# [Brief]
Transcribe the passage of the peer review comments below between "Reviewer 3 Report" and "on this point.", inclusive.

# [Extract provided]
— START —

Please see the attachment.

In the pdf we answered, in italics, point by point the comments of the reviewers.

Author Response File: Author Response.pdf

Reviewer 2 Report

This paper propose a new method to detect solar flare effect on ionosphere sounding measurements. And it has been applied on a local ground observation equipment in mid-latitude. In the introduction, the author summarized previous studies shortages, which reflects the necessaity of carrying out a new method to detect solar flare effect. The following content is also well organized and written. The results and application can be a potentially important contribution to the measurements and theory in Aeronomy. Therefore, I recommend this paper to be published in present form. 

Author Response

Please see the attachment.

In the pdf we answered, in italics, point by point the comments of the reviewers.

Author Response File: Author Response.pdf

Reviewer 3 Report

Very interesting. The method could be very useful for solar flare detection. It would be worth publishing after major revisions:
(1) The description of the signal-to-noise (SNR) measurement that forms the foundation is incomplete and unclear, and should be added.
(2) It should also be explained why the method does not base its detection of solar flares on a direct measure of ionospheric absorption, e.g. by comparing the current signal amplitude (not SNR) with expected amplitudes based on historic information. Or maybe it does (the text is very unclear on this point), but then the term SNR is totally misplaced and the text should be corrected on this point.
(3) The reference list shows a substantial amount of self-citation. We congratulate the authors on all your work. However, is this the only relevant literature that could be found and are all these references to yourself the only literature supporting your work? What do other researchers conclude? Please review carefully and balance your self-citation, and discuss the work of others.

— END —

# [Dataset records]
— START —

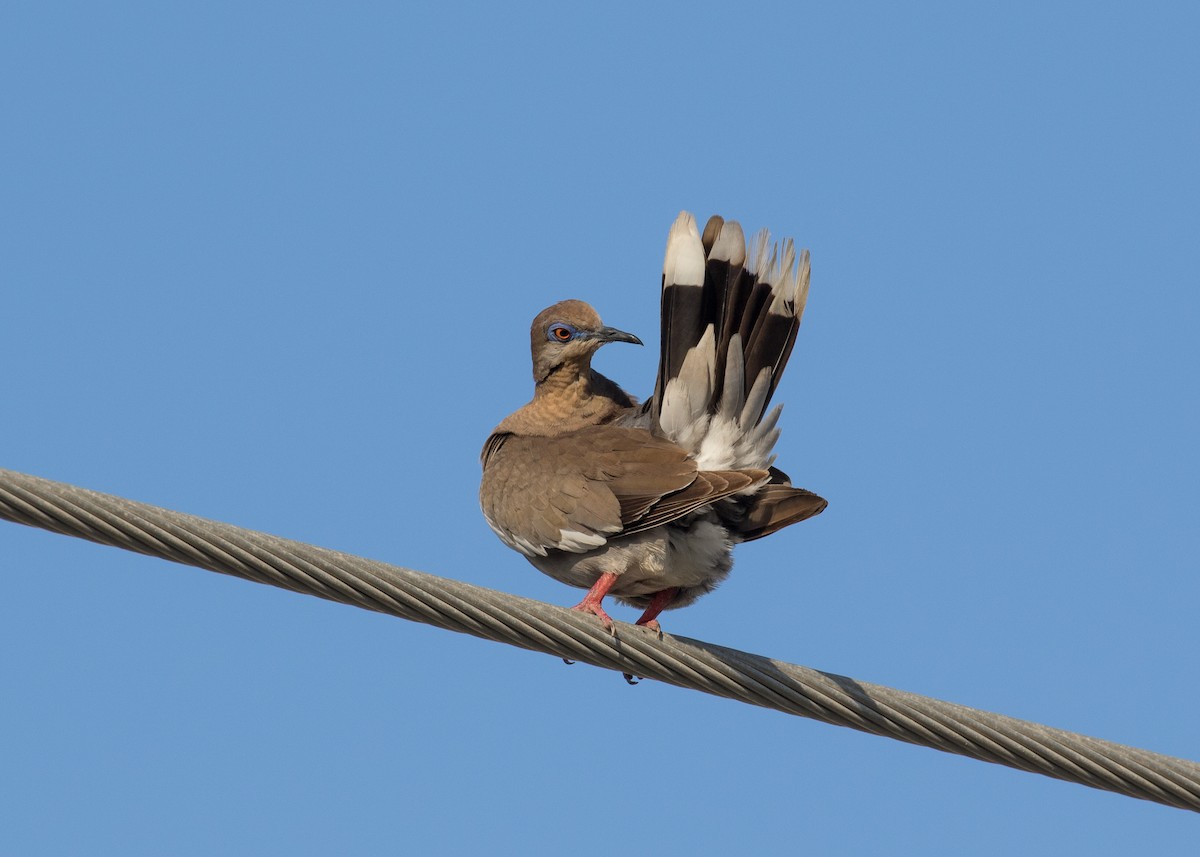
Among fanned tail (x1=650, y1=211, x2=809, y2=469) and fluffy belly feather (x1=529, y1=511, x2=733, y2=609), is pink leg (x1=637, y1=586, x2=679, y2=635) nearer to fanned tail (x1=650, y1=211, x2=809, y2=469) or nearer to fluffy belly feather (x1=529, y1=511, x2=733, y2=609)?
fluffy belly feather (x1=529, y1=511, x2=733, y2=609)

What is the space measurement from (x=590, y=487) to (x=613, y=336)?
4.10 feet

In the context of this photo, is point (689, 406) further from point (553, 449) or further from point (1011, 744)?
point (1011, 744)

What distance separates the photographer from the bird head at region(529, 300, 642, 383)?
7582 millimetres

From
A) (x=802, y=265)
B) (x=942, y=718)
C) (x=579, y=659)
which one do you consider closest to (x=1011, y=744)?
(x=942, y=718)

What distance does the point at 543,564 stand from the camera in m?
6.87

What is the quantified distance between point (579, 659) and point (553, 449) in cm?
209

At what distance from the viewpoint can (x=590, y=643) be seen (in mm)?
4957

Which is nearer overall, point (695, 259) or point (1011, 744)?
point (1011, 744)

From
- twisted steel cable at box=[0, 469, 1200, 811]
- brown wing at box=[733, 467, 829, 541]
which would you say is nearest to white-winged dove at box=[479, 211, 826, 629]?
brown wing at box=[733, 467, 829, 541]

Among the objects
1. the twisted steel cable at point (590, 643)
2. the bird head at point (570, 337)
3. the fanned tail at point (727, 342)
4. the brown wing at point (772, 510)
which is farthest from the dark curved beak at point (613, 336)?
the twisted steel cable at point (590, 643)

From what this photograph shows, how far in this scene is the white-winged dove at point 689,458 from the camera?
21.1 feet

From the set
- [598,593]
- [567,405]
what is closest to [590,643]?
[598,593]

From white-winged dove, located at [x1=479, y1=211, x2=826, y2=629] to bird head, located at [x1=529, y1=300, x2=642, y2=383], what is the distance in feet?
2.73

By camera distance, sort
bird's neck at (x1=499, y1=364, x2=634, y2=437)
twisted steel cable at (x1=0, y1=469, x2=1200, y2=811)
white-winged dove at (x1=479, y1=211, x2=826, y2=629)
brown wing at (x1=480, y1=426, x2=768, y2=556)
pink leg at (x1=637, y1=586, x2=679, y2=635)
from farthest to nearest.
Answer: bird's neck at (x1=499, y1=364, x2=634, y2=437) < pink leg at (x1=637, y1=586, x2=679, y2=635) < white-winged dove at (x1=479, y1=211, x2=826, y2=629) < brown wing at (x1=480, y1=426, x2=768, y2=556) < twisted steel cable at (x1=0, y1=469, x2=1200, y2=811)
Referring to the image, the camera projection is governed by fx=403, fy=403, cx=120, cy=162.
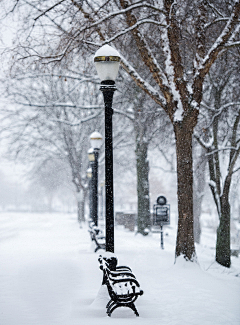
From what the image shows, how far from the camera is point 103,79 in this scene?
6.50m

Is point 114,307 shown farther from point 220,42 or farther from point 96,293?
point 220,42

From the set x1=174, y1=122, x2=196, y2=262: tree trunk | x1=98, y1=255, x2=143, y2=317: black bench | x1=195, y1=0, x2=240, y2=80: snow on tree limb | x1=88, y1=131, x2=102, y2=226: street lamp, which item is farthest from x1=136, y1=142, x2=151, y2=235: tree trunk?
x1=98, y1=255, x2=143, y2=317: black bench

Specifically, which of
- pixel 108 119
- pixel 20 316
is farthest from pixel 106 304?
pixel 108 119

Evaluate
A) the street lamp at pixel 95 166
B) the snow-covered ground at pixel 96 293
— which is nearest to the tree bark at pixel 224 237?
the snow-covered ground at pixel 96 293

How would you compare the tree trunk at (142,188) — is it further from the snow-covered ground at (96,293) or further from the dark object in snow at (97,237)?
the snow-covered ground at (96,293)

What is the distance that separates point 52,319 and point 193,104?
586cm

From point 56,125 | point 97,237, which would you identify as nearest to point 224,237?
point 97,237

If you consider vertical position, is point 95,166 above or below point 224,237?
above

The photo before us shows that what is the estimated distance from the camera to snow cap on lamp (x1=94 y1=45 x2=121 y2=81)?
20.8ft

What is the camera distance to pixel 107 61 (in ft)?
20.9

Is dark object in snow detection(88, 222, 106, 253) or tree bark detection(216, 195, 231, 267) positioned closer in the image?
dark object in snow detection(88, 222, 106, 253)

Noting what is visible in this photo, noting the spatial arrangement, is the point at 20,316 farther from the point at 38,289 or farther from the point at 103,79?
the point at 103,79

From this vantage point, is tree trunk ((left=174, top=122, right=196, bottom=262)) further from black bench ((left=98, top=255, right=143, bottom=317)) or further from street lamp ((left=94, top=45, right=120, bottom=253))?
black bench ((left=98, top=255, right=143, bottom=317))

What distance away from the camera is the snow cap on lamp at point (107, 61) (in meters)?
6.34
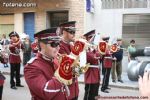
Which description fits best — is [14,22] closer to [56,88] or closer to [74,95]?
[74,95]

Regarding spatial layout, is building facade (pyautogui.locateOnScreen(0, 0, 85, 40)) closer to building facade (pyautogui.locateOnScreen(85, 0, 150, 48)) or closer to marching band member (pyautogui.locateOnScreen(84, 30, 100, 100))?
building facade (pyautogui.locateOnScreen(85, 0, 150, 48))

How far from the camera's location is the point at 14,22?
22016 millimetres

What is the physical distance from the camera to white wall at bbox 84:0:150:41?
18.2 meters

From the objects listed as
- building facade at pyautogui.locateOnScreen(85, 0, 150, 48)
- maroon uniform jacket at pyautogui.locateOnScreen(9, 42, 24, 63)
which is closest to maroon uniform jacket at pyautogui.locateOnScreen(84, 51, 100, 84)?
maroon uniform jacket at pyautogui.locateOnScreen(9, 42, 24, 63)

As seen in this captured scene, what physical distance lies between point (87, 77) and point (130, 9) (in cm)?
1009

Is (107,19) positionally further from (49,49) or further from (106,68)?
(49,49)

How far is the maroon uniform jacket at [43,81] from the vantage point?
3689mm

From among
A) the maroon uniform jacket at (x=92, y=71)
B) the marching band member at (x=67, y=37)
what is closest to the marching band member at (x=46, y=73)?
the marching band member at (x=67, y=37)

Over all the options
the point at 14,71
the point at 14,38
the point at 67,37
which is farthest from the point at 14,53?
the point at 67,37

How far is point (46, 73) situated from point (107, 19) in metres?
14.7

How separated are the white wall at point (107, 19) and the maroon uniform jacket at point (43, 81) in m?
14.1

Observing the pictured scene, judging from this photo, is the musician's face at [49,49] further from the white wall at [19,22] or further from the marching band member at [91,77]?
the white wall at [19,22]

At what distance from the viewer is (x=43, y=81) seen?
381 centimetres

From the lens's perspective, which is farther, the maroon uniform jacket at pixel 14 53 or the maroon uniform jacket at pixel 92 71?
the maroon uniform jacket at pixel 14 53
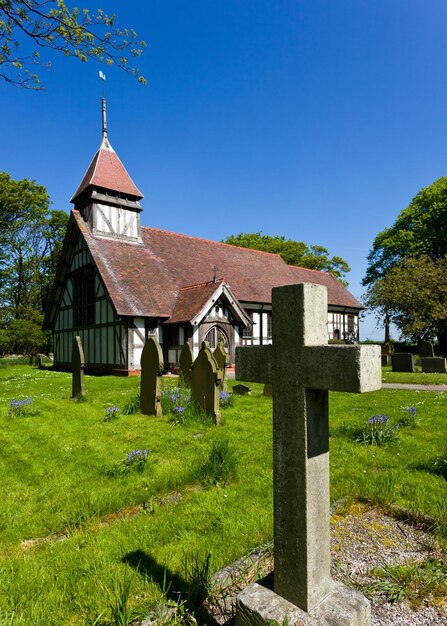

— END —

# [Written answer]
Reviewer 3 Report

Very interesting. The method could be very useful for solar flare detection. It would be worth publishing after major revisions:
(1) The description of the signal-to-noise (SNR) measurement that forms the foundation is incomplete and unclear, and should be added.
(2) It should also be explained why the method does not base its detection of solar flares on a direct measure of ionospheric absorption, e.g. by comparing the current signal amplitude (not SNR) with expected amplitudes based on historic information. Or maybe it does (the text is very unclear on this point), but then the term SNR is totally misplaced and the text should be corrected on this point.